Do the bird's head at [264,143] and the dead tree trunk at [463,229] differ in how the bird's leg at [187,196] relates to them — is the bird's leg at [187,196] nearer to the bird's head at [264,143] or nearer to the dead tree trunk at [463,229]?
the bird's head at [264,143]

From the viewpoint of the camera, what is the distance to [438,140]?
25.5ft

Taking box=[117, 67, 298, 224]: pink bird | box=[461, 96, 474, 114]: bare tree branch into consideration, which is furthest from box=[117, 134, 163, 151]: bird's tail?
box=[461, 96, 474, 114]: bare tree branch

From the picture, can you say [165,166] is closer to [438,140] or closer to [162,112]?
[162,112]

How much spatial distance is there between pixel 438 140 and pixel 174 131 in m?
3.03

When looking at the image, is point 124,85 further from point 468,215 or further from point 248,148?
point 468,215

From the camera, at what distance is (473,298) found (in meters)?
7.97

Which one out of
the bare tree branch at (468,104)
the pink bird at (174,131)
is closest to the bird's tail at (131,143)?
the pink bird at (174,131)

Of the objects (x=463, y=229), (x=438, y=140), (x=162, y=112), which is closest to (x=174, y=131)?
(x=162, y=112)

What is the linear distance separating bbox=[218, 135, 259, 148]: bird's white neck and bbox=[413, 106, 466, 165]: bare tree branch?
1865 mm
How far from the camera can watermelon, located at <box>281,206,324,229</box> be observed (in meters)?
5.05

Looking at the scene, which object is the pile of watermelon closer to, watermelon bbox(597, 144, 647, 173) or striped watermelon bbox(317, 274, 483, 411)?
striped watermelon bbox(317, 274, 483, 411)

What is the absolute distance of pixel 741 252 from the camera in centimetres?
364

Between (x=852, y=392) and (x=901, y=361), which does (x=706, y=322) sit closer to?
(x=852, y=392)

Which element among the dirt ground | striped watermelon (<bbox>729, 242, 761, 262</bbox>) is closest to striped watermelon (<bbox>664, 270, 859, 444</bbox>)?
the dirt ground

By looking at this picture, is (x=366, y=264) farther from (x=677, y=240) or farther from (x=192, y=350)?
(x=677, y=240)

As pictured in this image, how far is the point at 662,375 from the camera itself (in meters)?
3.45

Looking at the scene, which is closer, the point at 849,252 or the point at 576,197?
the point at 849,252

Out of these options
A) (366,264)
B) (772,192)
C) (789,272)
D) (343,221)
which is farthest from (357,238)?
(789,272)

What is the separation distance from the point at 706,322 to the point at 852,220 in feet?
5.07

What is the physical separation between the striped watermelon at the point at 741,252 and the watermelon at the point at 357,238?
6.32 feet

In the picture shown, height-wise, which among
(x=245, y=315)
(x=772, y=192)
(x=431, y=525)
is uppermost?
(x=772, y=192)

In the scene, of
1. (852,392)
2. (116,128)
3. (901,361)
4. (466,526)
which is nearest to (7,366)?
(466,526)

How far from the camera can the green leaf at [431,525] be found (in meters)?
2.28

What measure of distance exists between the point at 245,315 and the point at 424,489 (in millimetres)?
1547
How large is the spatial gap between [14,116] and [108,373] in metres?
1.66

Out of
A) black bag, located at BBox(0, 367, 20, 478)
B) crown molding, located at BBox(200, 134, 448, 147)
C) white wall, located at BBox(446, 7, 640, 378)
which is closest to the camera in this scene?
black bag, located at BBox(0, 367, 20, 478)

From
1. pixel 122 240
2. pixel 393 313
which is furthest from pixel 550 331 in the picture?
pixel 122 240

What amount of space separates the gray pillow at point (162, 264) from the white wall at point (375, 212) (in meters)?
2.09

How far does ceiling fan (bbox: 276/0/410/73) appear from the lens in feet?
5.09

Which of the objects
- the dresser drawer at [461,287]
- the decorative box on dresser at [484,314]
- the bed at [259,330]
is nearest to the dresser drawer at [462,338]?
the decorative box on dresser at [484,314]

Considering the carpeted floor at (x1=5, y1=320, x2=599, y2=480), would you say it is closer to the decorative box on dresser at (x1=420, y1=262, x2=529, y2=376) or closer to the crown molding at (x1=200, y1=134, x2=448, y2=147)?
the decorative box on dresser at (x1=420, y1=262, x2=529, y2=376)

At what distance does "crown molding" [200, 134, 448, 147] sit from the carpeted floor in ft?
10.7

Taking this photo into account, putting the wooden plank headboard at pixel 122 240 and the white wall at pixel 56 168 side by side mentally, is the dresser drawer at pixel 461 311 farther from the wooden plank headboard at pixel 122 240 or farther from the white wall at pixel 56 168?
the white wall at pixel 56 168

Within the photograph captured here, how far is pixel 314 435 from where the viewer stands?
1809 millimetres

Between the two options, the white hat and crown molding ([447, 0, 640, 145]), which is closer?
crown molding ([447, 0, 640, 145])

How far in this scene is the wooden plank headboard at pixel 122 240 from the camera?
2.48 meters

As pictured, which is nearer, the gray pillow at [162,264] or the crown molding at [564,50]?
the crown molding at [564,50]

────────────────

Quote only the lines from the line containing "At what distance does" through the end of the listing, please, keeping both the first and the last line.

The output
At what distance does "crown molding" [200, 134, 448, 147] sit from the carpeted floor in ft?
10.7

Taking this photo into account, putting the wooden plank headboard at pixel 122 240 and the white wall at pixel 56 168 side by side mentally, is the dresser drawer at pixel 461 311 farther from the wooden plank headboard at pixel 122 240 or farther from the white wall at pixel 56 168?
the white wall at pixel 56 168

Within the photograph captured here, how far is pixel 314 435 from where the viewer stands?
1809 millimetres

Between the two options, the white hat and crown molding ([447, 0, 640, 145]), which is closer?
crown molding ([447, 0, 640, 145])

How far in this scene is the wooden plank headboard at pixel 122 240 from the camera?
2.48 meters

As pictured, which is nearer, the gray pillow at [162,264] or the crown molding at [564,50]?
the crown molding at [564,50]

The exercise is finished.